La remesa de la Sección Oficial de ayer no pudo ser más variopinta en sólo dos títulos. Si Combustión representa la tendencia suicida de una industria dispuesta a cualquier cosa para hacer taquilla, Casting, el debut de Jorge Naranjo, nace del extrarradio donde hacer una película es extremadamente difícil y donde uno sólo pone el punto final después de haber puesto mucho en juego. Rodada en Madrid con un equipo procedente en gran parte de Sevilla y con la participación de la productora alemana Gauger Films como aliado imprescindible, Casting narra una serie de historias cruzadas en el marco de una prueba de selección a la que concurren numerosos actores. El reparto cuenta entre sus protagonistas con jóvenes y (aún) poco afamados artistas como Javier López, Esther Rivas, Nay Díaz, Ken Appledorn y Ruth Armas, además de los cameos de Daniel Sánchez-Arévalo y Raúl Arévalo, entre otras celebridades. En el más estricto tono indie (cuando una película cuenta con la música de Julio de la Rosa ya sabe uno lo que puede esperar, y esto es exactamente lo que ofrece el filme), entre comedia y melodrama, Casting supone un verdadero hallazgo por la calidad de sus interpretaciones, lo que puede considerarse, tal y como apuntaron ayer sus responsables, como una reivindicación de la más reciente generación de actores españoles.

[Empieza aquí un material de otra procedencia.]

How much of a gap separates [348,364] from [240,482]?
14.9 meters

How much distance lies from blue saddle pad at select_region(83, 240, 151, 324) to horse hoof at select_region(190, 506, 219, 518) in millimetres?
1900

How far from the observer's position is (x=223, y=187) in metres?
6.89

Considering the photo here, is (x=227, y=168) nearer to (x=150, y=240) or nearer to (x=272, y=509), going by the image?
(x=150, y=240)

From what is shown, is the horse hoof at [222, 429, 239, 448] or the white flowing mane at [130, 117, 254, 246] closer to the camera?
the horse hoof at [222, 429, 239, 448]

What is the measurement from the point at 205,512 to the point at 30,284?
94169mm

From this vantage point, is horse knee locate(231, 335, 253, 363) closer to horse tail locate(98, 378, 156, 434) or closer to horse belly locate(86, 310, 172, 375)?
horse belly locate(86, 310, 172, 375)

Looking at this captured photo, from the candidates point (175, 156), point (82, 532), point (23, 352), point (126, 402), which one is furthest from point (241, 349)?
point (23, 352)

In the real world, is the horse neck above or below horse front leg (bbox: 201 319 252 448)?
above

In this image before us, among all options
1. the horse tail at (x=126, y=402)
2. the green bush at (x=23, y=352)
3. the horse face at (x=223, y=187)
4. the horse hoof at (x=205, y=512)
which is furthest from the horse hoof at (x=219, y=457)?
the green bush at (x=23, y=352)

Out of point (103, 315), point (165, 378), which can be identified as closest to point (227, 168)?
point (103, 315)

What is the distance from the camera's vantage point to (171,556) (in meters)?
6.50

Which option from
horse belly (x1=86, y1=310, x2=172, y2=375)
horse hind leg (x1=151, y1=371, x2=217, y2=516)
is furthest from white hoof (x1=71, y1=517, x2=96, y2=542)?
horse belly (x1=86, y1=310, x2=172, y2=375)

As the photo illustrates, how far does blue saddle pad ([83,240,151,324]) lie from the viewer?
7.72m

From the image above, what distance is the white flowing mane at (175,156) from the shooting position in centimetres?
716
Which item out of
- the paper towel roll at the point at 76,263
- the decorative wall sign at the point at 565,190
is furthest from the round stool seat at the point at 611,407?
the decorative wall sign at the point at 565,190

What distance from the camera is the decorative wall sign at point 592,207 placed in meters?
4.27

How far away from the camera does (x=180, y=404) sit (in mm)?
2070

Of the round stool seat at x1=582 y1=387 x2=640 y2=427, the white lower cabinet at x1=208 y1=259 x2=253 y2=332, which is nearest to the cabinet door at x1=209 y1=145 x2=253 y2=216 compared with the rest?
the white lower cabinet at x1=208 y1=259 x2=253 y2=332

El proyecto, según contó Jorge Naranjo, se prolongó durante nada menos que dos años, en los que la financiación, escasa, llegó a través de los más diversos e inesperados cauces. Fue la entrada en juego de Gauger Films ("Alemania vino a rescatarnos", bromeó Naranjo, que debuta en el largometraje con esta propuesta) la que finalmente dio luz verde a la película aunque, tal y como apuntó el productor Torsten Gauger, "sin una televisión detrás ni una preventa garantizada, lo que implicaba un riesgo considerable a pesar de que la cantidad a invertir no era mucha". Durante todo este tiempo, Casting creció a partir de las aportaciones del propio Naranjo y sus actores. El resultado es una película previsible pero amable y, sobre todo, bien hecha. Que no es poco.